Service Design Thinking spans across the three stages of customer journey: Pre-Service Period, Service Period and Post-Service Period.
At this stage, you can clearly state down how and through which channels you want to market your service. You can also think about the following:
1) With social media being an integral part of many people's lives, how can you make use of Facebook, Twitter and other social media platforms to spread awareness about your service? Can your targeted clientele access information about your new service offerings through these channels?
2) Predict what your customers have to say about your service to their families and friends. Market research can provide you a good idea of the various sentiments customers have on similar services or service providers based on their past experiences. This helps you to have a clear overview of the misgivings consumers have about such services and what your business can do differently.
This stage concludes with you penning down the likely expectations your customers have towards your service.
The mapping of the customer service journey is a major component of the second stage of Service Design Thinking. From the very second your customer steps into the store, he or she will encounter touchpoints (places of interaction between the customer and service) that will contribute to their final evaluation of your service. For example, during a typical grocery trip, the cashier will likely be the last touchpoint of the customer service journey.
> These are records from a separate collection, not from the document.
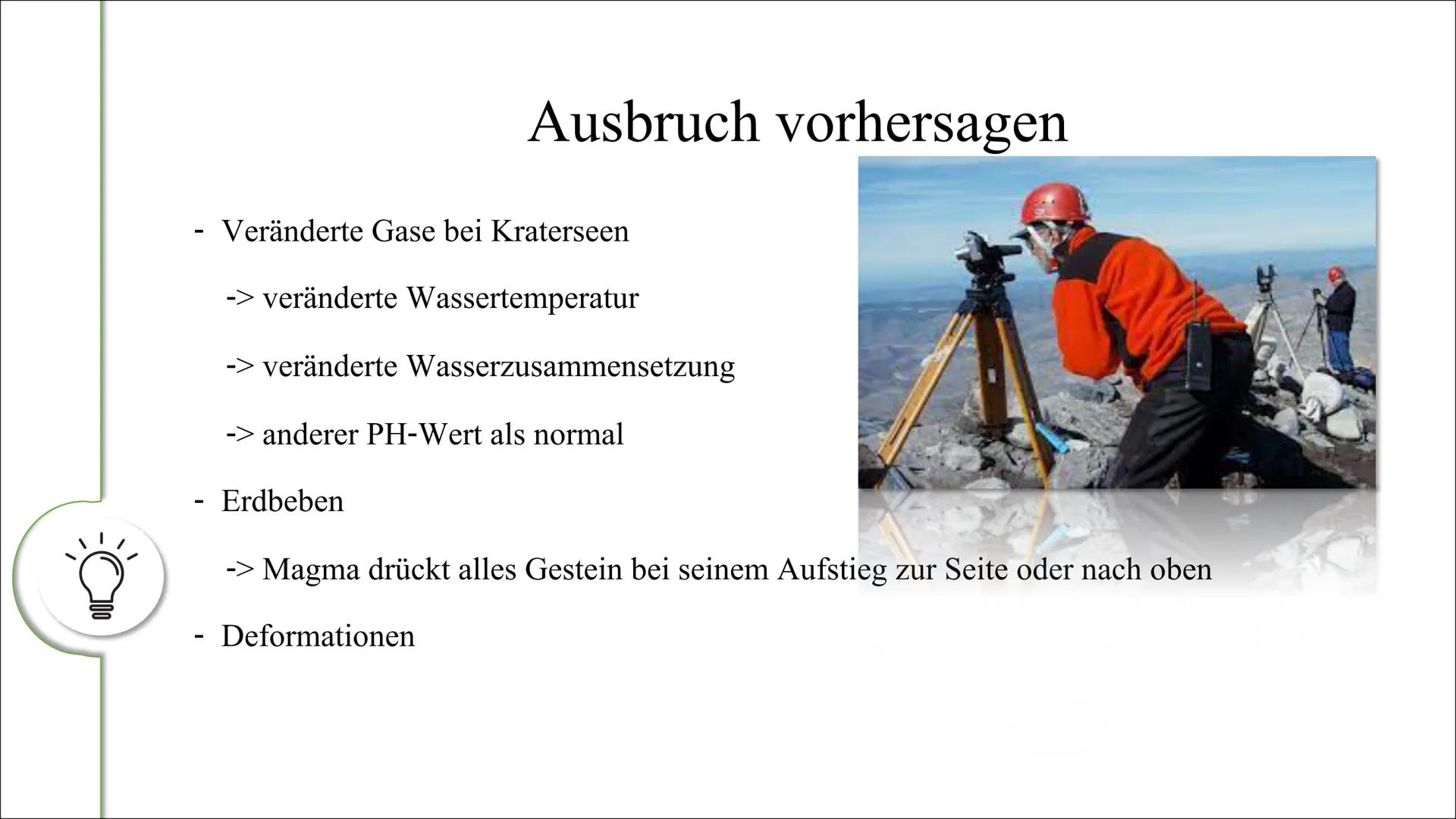 Ausbruch vorhersagen

- Veränderte Gase bei Kraterseen

-> veränderte Wassertemperatur

-> veränderte Wasserzusammensetzung

-> anderer PH-Wert als normal

- Erdbeben

-> Magma drückt alles Gestein bei seinem Aufstieg zur Seite oder nach oben

- Deformationen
How the cashier treats the customer will affect the impression the latter have towards the company. Prior to this, there are also other touchpoint which will shape the entire shopping experience.
The second stage will culminate in the evaluation of the individual experiences customers have with the provided service.
Post Service Period
No business can go without reflections and evaluations of their services. How are they being perceived by the customers? Did the service provider follow-up with the customers? After-sales services are particularly powerful because they can impact and influence the customer's perception in a positive way if he or she has a negative impression previously. This is a good opportunity for the service provider to display genuine interest and sincerity in ensuring a pleasant experience for the customer.
At this final stage, you will identify the general social media comments customers have about your services. Do they talk negatively or positively about their experiences with the service to people around them? This will lead to the customer's final assessment of his satisfaction level as he made comparisons to his initial expectations.